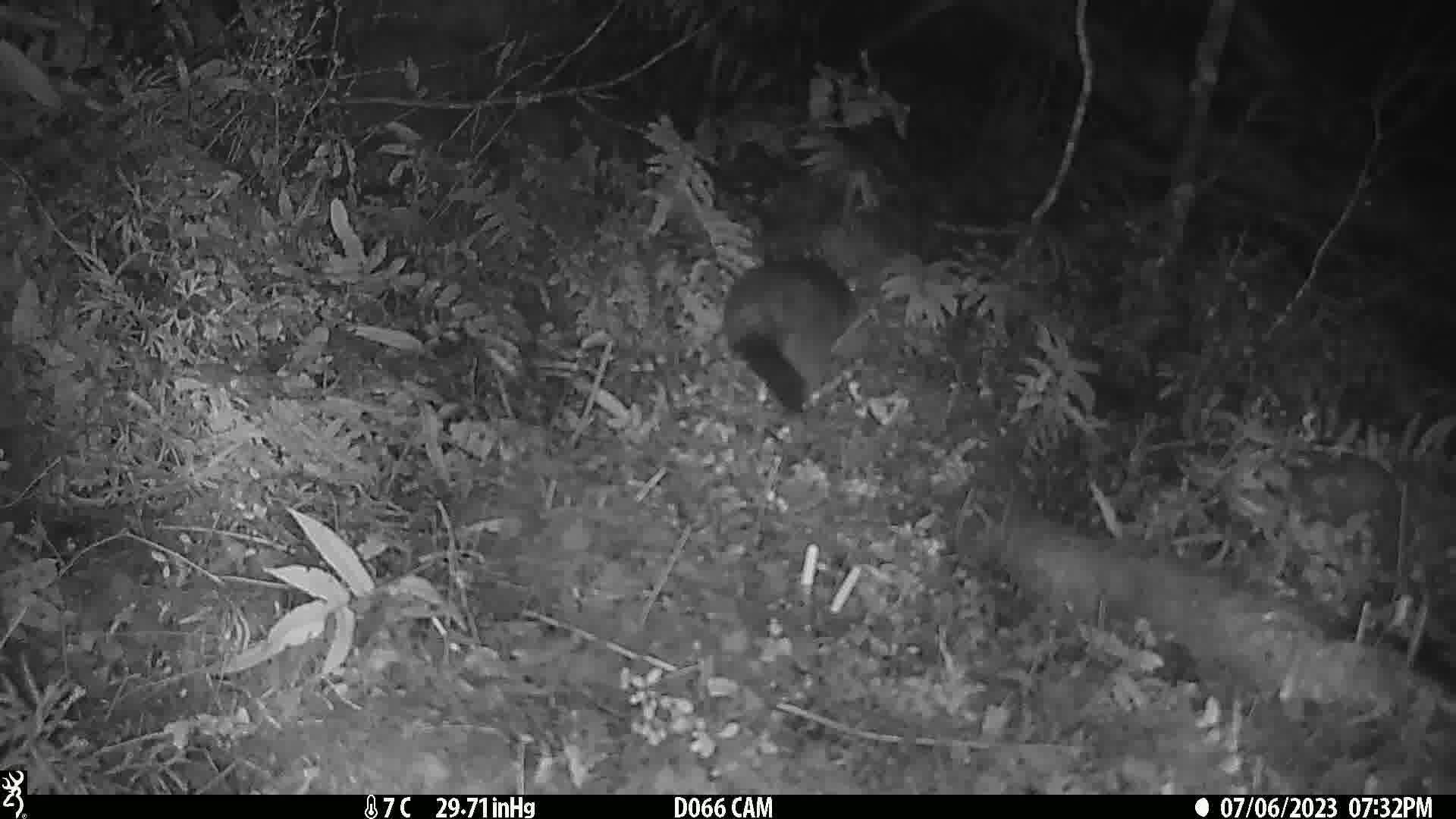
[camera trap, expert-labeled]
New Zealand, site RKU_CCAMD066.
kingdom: Animalia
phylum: Chordata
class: Mammalia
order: Diprotodontia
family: Phalangeridae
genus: Trichosurus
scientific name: Trichosurus vulpecula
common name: common brushtail possum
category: possum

---------------

— EXERCISE OBJECTIVE —
Locate "order: Diprotodontia" in the data above. Then repeat, exactly, its line and each line after it through the last, adding nothing.

— COMPLETED EXERCISE —
order: Diprotodontia
family: Phalangeridae
genus: Trichosurus
scientific name: Trichosurus vulpecula
common name: common brushtail possum
category: possum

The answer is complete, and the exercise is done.